* [Enunciado do exercício]: Enumere todos os nomes próprios de pessoas, lugares, acontecimentos e obras que aparecem no texto sobre fotografia.

* [Texto]:
Quatro
possibilidades de registo, outros tantos conceitos de fotografia. Como arte?
1.
Duarte Amaral Neto (Lisboa) apresenta um trabalho de re-fotografia onde induz
uma narrativa a partir de palavras chave que redireccionam a mente para um
contexto conhecido, a 2.ª Guerra Mundial, a partir de despojos de um acervo de
um familiar datados do princípios dos anos 30. Pela alteração da legenda toda a infidelidade potencial do
registo fotográfico se revela. A grande qualidade da verosimilhança desfaz-se
com este exercício de manipulação que demonstra que a fotografia é impossível como
garantia de narrativa do real enquanto facto. A fotografia será sempre parcial
e manipuladora e as suas seduções são a sedução enganadora do lado bom que
esconde o mau ou do mau que se esconde no bom.
Ao
acervo fotográfico acrescentam-se a exposição de objectos envelhecidos que não
são fotografados e, por isso, complementam com dados corpóreos a dimensão do
tempo que passou concluindo assim a encenação da história e a indução da
mentira no carácter memorialista, de registo documental que se presume sério e
científico. Mas a mentira não nega a arte, muito até pelo contrário como
explicou Óscar Wilde em “O declínio da Mentira”.

Itens do conjunto de dados armazenado:
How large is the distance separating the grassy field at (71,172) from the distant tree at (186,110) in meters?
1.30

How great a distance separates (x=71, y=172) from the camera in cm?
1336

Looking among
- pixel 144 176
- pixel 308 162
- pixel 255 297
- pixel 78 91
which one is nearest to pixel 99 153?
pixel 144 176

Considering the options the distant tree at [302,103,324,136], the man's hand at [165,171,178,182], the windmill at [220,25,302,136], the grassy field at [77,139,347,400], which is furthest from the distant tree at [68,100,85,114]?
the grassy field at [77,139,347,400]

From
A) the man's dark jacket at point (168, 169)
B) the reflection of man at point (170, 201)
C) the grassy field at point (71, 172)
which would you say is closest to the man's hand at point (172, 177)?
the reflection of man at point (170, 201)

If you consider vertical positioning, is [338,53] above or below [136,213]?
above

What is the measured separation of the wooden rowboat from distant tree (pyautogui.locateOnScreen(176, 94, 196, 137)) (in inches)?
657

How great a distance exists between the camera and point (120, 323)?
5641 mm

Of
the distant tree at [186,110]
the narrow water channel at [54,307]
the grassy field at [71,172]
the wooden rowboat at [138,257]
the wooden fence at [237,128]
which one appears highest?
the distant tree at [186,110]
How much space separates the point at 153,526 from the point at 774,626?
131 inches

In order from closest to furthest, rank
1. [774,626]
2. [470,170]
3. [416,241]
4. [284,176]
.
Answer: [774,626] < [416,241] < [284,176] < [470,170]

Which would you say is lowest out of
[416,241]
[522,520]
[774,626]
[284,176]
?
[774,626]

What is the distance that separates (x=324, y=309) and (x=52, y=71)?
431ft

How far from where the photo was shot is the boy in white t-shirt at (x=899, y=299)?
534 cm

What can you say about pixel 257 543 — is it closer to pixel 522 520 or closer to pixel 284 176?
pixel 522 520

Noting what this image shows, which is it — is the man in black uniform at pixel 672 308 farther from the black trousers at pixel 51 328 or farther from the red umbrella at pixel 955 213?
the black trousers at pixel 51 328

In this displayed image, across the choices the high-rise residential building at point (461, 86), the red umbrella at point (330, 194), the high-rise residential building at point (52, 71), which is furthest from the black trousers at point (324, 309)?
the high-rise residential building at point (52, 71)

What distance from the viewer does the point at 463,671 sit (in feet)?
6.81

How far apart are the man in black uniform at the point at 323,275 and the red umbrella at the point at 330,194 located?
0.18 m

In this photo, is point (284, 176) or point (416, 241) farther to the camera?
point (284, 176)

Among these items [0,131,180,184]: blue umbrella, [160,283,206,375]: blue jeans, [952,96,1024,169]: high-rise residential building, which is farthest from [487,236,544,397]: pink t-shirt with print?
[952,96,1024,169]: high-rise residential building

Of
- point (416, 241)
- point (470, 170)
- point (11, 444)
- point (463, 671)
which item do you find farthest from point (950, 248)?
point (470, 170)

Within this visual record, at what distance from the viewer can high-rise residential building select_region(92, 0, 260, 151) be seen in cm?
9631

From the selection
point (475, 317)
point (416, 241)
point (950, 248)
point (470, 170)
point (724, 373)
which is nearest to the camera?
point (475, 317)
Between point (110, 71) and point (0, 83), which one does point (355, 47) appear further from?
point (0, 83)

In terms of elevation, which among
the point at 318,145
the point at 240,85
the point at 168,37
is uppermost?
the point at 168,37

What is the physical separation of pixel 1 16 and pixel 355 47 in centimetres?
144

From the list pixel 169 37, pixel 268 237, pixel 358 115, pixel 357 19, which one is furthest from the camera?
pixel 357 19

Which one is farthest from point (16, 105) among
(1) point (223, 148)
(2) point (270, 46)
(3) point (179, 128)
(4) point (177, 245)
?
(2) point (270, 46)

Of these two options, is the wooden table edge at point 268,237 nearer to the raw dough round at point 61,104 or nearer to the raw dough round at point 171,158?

* [Resultado da tarefa]:
- Duarte Amaral Neto
- Lisboa
- 2.ª Guerra Mundial
- Óscar Wilde
- "O declínio da Mentira"